*Instruction 1:*
Count the lines in the listing that contain the word "items", and give only that number.

*Source text:*
Calling Israel's Bluff: Hamas Offers Truce, Israel Rejects Peace

by Zionist Extremism Key Impediment to Peace Tuesday, Apr. 29, 2008 at 6:31 PM

Israeli and American Extremists engineered this 'crisis', in order to undermine the ELECTED representatives of the Palestinians, and do not want it stopped. However, if Israel continues to reject peace, the world is going to start publicly debating these facts, as well as the fact that it is the Palestinians who have no 'partner for peace'.


What about a complete halt to attacks by Israel against HAMAS? These attempts at peace always break down because Israel will demand HAMAS cease fire, but continue to attack Palestinians, such as the 2006 Gaza Beach Massacre, under Operation First Rain, which reignited the conflict.

Hamas offers Gaza truce with Israel
Thu Apr 24, 2008 11:32am EDT
By Jonathan Wright

CAIRO (Reuters) - Hamas leaders handed over on Thursday proposals for a truce with Israel in the Gaza Strip, with a timetable for extending it to the West Bank, at a meeting of the Palestinian Islamist group with Egyptian mediators.

Former Palestinian Foreign Minister Mahmoud el-Zahar and former Interior Minister Saeed Seyam held talks with Egyptian intelligence chief Omar Suleiman, Egypt's main contact with the Palestinian Islamist (Why is the Israeli Government never noted as a Zionist movement?) movement Hamas and Israel, the Egyptian state news agency MENA said.

A Palestinian official close to the talks said the Hamas delegation would tell Suleiman it is prepared to accept the idea of a staged truce, starting with Gaza only.

"Hamas's position is that they agree to a calm in Gaza and the West Bank but it would begin in Gaza at this stage and then apply to the West Bank after an agreed and specified period of time," said the official, who declined to be named.

Hamas, which controls Gaza but has prominent members resident in the West Bank, has previously insisted that a truce should begin and apply at the same time to both areas.

Israel said it was ready for "quiet" at the Gaza border, but that it would require a complete halt to attacks by Hamas on Israelis, a stop to cross-border rocket fire from all Palestinian groups and an end to weapon smuggling into Gaza.

*Instruction 2:*
Please revise the Hamas truce article from "Hamas offers Gaza" up to and including "agency MENA said.", putting "negotiators" in place of "mediators".

*Data records:*
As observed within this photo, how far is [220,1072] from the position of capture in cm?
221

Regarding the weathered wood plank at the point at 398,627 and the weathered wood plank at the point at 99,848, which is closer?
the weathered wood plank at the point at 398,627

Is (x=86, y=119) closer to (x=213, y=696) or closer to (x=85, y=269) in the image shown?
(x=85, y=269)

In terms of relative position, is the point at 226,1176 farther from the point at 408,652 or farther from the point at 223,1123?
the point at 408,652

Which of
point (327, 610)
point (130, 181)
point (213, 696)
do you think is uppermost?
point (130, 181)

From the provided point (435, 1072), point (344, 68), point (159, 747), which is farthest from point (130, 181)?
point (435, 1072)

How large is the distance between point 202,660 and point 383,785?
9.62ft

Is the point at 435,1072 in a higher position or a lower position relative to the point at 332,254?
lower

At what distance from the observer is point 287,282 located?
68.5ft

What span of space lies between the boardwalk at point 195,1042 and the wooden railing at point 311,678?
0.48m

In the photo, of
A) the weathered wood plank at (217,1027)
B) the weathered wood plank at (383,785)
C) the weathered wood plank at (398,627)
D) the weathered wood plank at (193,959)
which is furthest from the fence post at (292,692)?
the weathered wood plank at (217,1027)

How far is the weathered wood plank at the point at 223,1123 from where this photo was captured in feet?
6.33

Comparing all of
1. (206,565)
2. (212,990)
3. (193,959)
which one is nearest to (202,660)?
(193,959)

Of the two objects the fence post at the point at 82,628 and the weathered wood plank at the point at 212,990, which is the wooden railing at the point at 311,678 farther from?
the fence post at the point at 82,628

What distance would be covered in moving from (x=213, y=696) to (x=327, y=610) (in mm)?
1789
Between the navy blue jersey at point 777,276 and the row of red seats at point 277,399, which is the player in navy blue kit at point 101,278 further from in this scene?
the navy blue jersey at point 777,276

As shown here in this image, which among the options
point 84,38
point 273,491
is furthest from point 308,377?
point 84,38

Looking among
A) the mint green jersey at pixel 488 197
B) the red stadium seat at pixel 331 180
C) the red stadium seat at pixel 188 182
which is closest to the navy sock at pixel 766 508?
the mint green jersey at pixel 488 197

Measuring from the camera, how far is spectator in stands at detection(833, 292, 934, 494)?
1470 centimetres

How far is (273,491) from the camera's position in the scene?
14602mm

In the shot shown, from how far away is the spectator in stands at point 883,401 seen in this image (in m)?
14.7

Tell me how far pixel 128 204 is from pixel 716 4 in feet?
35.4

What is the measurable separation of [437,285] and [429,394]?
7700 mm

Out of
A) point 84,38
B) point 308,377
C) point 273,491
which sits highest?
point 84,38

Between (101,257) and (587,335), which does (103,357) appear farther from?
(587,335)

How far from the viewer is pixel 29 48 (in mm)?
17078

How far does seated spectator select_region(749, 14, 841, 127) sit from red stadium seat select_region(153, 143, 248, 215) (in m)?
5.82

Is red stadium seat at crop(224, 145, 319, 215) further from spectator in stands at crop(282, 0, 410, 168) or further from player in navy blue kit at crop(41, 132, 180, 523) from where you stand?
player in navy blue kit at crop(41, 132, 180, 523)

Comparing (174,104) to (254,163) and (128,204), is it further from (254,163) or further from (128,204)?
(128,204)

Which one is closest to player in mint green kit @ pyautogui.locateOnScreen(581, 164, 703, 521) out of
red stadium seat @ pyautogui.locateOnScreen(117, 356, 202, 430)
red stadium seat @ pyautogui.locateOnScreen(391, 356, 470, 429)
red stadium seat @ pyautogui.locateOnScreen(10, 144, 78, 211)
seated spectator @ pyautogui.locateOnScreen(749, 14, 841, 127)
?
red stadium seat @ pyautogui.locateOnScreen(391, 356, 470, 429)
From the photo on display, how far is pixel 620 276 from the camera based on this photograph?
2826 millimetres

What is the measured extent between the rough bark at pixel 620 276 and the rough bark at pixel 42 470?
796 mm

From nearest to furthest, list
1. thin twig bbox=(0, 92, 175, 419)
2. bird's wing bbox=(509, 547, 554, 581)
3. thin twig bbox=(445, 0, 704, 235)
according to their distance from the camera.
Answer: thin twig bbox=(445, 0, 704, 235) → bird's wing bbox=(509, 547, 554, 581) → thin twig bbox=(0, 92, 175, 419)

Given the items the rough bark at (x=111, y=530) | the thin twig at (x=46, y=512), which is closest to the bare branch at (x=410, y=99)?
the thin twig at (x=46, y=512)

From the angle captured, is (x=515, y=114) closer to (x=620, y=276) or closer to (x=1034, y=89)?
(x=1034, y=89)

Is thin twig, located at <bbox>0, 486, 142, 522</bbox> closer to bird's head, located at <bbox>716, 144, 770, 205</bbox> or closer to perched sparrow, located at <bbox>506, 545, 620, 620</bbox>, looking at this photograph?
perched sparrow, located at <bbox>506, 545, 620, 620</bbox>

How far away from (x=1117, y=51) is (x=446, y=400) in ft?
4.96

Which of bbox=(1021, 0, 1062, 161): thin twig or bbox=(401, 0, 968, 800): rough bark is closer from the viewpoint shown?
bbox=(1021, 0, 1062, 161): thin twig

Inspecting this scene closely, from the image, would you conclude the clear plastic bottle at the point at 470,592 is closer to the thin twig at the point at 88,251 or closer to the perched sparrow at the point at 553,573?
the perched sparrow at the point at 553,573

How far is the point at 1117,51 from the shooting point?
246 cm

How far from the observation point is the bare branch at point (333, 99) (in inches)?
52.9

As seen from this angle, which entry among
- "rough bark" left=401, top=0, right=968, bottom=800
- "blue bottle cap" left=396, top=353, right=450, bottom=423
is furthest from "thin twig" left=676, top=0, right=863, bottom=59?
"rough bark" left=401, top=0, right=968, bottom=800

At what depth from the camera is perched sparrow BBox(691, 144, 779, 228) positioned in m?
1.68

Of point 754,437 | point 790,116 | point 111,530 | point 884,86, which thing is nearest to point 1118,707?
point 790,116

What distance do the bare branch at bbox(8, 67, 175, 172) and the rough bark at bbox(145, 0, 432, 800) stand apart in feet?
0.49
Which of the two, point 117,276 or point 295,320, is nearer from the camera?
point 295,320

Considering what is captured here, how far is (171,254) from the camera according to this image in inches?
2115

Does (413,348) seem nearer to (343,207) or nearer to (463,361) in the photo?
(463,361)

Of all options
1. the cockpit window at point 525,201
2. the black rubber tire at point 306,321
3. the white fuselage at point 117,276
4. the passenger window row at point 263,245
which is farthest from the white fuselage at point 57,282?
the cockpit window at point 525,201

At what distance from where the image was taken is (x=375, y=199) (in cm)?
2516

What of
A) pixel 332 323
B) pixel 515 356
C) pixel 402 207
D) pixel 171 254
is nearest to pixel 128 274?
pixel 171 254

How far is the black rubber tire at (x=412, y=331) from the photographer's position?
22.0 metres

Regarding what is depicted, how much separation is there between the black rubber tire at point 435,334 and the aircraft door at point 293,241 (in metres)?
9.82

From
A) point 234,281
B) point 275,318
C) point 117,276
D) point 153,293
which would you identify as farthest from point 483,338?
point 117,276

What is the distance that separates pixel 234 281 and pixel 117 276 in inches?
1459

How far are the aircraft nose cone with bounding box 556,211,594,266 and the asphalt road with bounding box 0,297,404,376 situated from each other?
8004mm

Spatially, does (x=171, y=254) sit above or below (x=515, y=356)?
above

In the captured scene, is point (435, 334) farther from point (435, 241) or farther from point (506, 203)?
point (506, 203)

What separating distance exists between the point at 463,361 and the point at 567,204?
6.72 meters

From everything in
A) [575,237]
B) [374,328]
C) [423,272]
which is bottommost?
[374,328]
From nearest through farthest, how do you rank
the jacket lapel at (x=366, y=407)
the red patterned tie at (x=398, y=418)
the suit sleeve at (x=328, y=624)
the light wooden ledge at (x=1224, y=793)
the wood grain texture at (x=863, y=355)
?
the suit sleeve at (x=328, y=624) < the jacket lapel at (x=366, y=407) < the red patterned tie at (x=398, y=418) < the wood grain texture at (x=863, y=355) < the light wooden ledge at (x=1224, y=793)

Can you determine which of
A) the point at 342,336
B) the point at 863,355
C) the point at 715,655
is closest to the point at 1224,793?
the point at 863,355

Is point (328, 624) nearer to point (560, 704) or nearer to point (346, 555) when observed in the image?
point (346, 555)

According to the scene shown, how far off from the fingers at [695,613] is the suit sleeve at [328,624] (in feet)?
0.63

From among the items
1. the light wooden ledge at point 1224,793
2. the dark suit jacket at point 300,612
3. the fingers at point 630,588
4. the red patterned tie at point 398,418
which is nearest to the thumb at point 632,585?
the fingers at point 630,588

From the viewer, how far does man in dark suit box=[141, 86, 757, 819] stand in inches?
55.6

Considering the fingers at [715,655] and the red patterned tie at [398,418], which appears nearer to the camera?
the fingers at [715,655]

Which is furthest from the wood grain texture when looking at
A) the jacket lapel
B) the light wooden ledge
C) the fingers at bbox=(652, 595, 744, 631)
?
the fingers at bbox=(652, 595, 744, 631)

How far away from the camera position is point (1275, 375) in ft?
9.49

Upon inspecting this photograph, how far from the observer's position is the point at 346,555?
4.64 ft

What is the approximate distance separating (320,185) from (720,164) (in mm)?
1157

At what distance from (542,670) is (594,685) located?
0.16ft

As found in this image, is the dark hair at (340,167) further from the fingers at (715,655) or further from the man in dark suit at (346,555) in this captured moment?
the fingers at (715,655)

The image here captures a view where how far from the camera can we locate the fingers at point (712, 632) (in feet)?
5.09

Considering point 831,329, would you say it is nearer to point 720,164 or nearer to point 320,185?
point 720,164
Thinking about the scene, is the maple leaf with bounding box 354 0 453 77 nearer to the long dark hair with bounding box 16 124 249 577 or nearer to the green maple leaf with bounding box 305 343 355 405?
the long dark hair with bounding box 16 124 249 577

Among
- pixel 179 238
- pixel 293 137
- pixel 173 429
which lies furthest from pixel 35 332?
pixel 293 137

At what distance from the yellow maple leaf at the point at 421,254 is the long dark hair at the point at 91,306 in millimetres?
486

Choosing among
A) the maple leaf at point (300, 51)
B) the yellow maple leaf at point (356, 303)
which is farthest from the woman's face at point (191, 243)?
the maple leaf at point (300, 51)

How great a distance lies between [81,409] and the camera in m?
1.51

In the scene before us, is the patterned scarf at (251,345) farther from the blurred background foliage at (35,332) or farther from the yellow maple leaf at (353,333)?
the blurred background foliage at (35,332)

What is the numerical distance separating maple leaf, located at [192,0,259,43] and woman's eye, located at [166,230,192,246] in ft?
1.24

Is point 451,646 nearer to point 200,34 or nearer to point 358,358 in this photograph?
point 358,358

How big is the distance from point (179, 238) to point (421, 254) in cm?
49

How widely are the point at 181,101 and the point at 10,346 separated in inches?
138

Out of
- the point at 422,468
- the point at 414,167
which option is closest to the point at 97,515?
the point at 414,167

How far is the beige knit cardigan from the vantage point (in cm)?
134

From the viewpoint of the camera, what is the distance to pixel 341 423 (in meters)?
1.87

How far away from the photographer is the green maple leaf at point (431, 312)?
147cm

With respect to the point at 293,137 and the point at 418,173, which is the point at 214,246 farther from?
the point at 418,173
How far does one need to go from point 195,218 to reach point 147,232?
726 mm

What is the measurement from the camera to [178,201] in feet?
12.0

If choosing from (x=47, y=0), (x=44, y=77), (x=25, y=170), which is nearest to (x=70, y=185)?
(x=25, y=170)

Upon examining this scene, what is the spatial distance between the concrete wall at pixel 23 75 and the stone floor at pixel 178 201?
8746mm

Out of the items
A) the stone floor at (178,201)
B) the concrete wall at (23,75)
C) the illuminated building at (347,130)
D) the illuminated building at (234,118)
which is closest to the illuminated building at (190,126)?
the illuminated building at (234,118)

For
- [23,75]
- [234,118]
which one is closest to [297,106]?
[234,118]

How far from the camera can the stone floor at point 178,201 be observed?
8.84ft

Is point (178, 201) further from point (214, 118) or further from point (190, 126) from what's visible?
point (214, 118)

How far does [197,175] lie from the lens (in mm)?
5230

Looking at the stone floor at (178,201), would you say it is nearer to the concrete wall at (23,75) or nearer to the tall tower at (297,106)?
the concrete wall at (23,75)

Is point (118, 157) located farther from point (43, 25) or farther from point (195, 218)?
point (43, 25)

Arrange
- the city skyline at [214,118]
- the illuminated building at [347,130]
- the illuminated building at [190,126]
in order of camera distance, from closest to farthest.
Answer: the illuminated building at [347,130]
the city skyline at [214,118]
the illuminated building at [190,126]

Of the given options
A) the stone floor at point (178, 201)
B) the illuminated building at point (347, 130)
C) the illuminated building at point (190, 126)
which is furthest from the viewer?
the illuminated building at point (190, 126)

*Written answer 1:*
3

*Written answer 2:*
Hamas offers Gaza truce with Israel
Thu Apr 24, 2008 11:32am EDT
By Jonathan Wright

CAIRO (Reuters) - Hamas leaders handed over on Thursday proposals for a truce with Israel in the Gaza Strip, with a timetable for extending it to the West Bank, at a meeting of the Palestinian Islamist group with Egyptian negotiators.

Former Palestinian Foreign Minister Mahmoud el-Zahar and former Interior Minister Saeed Seyam held talks with Egyptian intelligence chief Omar Suleiman, Egypt's main contact with the Palestinian Islamist (Why is the Israeli Government never noted as a Zionist movement?) movement Hamas and Israel, the Egyptian state news agency MENA said.